Cisco has issued a critical warning regarding a new attack variant targeting its Secure Firewall products. The threat exploits previously disclosed zero-day vulnerabilities, CVE-2025-20333 and CVE-2025-20362, which can lead to unpatched devices unexpectedly reloading and causing denial-of-service (DoS) conditions. Cybersecurity professionals are urged to apply the latest updates to their Cisco Secure Firewall Adaptive Security Appliance (ASA) Software and Cisco Secure Firewall Threat Defense (FTD) Software immediately.
The vulnerabilities, first disclosed in late September 2025, have already been leveraged in the wild as part of attacks delivering malware such as RayInitiator and LINE VIPER, according to reports from the U.K. National Cyber Security Centre (NCSC). Successful exploitation of CVE-2025-20333 allows attackers to execute arbitrary code with root privileges through crafted HTTP requests. Concurrently, CVE-2025-20362 enables unauthorized access to restricted URLs without proper authentication, creating significant security risks for organizations relying on these firewall solutions.
Cisco Addresses Multiple Firewall and Unified Communications Vulnerabilities
This alert comes as Cisco also patches two critical security flaws impacting its Unified Contact Center Express (Unified CCX) platform. These vulnerabilities could grant unauthenticated, remote attackers the ability to upload arbitrary files, bypass authentication mechanisms, execute arbitrary commands, and ultimately elevate their privileges to root access. Security researcher Jahmel Harris was credited by Cisco for discovering and reporting these significant shortcomings.
Critical Flaws in Unified Contact Center Express
The first of these Unified CCX vulnerabilities, designated CVE-2025-20354, carries a CVSS score of 9.8, indicating its severity. This flaw resides within the Java Remote Method Invocation (RMI) process of Unified CCX. Exploitation allows an attacker to upload files and execute commands with root permissions on compromised systems. The second, CVE-2025-20358, with a CVSS score of 9.4, affects the Contact Center Express (CCX) Editor application. This vulnerability permits attackers to bypass authentication and gain administrative permissions, enabling them to create and execute arbitrary scripts on the underlying operating system.
These critical issues affecting the Unified CCX platform have been addressed in specific software releases. Cisco Unified CCX Release 12.5 SU3 and earlier are fixed in version 12.5 SU3 ES07. For Cisco Unified CCX Release 15.0, the fix is available in 15.0 ES01.

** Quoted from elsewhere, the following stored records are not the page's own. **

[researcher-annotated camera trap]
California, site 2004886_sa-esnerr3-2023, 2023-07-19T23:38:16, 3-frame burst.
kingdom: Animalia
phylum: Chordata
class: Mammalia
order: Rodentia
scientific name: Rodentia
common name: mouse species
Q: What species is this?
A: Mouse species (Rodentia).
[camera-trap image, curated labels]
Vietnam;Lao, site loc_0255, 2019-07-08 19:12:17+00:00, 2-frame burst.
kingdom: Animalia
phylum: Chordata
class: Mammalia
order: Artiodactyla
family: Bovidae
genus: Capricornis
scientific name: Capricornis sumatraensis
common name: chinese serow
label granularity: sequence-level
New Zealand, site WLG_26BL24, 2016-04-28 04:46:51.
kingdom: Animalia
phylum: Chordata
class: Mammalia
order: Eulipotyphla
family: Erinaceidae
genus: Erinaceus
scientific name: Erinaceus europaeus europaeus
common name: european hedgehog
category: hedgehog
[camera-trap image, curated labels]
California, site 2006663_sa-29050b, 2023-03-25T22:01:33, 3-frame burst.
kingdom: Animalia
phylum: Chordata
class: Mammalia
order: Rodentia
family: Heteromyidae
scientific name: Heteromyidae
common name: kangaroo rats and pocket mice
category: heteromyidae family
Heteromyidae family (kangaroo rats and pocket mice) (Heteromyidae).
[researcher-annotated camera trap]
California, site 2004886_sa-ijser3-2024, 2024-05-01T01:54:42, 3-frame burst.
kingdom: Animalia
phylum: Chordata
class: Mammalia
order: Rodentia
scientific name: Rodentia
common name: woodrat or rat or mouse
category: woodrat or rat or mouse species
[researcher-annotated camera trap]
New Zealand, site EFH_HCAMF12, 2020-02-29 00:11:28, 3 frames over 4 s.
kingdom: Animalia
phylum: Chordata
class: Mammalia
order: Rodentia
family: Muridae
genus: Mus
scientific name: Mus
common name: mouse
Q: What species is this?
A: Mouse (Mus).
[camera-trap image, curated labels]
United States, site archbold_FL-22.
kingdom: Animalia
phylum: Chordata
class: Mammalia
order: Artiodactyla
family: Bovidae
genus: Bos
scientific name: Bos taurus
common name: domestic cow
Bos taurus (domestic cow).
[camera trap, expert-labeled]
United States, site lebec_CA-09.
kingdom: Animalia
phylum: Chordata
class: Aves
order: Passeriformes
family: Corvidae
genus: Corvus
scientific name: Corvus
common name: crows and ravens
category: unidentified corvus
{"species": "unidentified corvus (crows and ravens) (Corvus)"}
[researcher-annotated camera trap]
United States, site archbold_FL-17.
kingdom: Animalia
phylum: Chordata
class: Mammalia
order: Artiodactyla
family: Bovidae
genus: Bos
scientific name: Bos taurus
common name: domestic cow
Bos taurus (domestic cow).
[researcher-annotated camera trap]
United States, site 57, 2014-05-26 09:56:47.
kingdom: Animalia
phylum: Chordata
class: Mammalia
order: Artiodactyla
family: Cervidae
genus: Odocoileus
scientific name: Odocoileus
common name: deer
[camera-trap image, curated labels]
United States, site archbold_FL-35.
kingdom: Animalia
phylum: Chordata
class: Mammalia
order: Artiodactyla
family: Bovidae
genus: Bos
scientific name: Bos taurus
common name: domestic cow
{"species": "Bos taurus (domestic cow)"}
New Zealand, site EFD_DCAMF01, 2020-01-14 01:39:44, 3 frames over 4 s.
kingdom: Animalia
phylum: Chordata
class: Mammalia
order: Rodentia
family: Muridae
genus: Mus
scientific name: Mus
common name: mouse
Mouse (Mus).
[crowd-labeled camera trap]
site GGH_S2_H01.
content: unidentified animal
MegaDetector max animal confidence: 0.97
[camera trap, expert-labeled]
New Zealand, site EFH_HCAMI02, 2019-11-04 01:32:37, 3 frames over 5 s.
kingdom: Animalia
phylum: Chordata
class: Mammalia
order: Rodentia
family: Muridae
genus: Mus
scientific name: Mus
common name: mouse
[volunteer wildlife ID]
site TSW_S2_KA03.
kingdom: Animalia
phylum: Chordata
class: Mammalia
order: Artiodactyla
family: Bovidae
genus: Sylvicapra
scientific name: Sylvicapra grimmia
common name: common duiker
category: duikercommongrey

In addition to the firewall and contact center vulnerabilities, Cisco has also released patches for a high-severity denial-of-service (DoS) bug, CVE-2025-20343. This vulnerability, with a CVSS score of 8.6, impacts the Identity Services Engine (ISE). It could allow an unauthenticated, remote attacker to trigger an unexpected restart of a susceptible device. The issue stems from a logic error in how Cisco ISE processes RADIUS access requests for MAC addresses that have already been rejected as endpoints.
While Cisco has not reported any evidence of these three security flaws being actively exploited in the wild, the company strongly advises all users to implement the available updates as soon as possible. Proactive patching is essential to maintain robust security posture and prevent potential disruptions.
The ongoing discovery and exploitation of zero-day vulnerabilities underscore the dynamic nature of the cybersecurity landscape. Organizations are encouraged to maintain vigilance, regularly review security advisories from vendors, and prioritize the timely application of security patches to safeguard their critical infrastructure and sensitive data. The next steps involve ensuring all affected Cisco devices are updated to the latest secure versions to mitigate these risks.